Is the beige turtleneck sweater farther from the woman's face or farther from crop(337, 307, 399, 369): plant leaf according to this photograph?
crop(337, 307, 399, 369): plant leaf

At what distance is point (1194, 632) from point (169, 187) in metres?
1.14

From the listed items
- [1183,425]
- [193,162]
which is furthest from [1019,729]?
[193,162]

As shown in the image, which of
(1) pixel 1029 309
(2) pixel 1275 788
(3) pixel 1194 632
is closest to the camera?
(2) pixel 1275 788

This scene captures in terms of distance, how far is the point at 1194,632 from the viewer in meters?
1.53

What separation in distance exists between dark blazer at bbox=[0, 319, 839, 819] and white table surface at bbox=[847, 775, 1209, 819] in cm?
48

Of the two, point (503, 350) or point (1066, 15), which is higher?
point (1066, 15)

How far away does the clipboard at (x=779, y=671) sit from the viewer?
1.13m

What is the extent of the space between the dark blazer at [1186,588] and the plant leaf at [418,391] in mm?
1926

• **What you should do**
Reproduce the material above without altering a single character.

• **Full output**
Is the beige turtleneck sweater farther from the woman's face or farther from crop(337, 307, 399, 369): plant leaf according to this photograph?
crop(337, 307, 399, 369): plant leaf

At what distance is point (1194, 632) from point (169, 187) in metres?
1.14

From the listed items
- [1183,425]
- [193,162]
which is furthest from [1019,729]?
[193,162]

As shown in the image, which of
(1) pixel 1029 309
(2) pixel 1275 788
(3) pixel 1194 632
is closest to the camera?
(2) pixel 1275 788

This scene captures in terms of distance, how far is the point at 1194,632 from the viewer in meters?
1.53

What separation in distance exists between dark blazer at bbox=[0, 319, 839, 819] and white table surface at bbox=[847, 775, 1209, 819] in cm?
48

Of the two, point (503, 350) or point (1066, 15), which is higher?
point (1066, 15)

How far away does the clipboard at (x=779, y=671) sit from the viewer?
1.13m

What is the extent of the space between the dark blazer at [1186,588] and the plant leaf at [418,391] in mm?
1926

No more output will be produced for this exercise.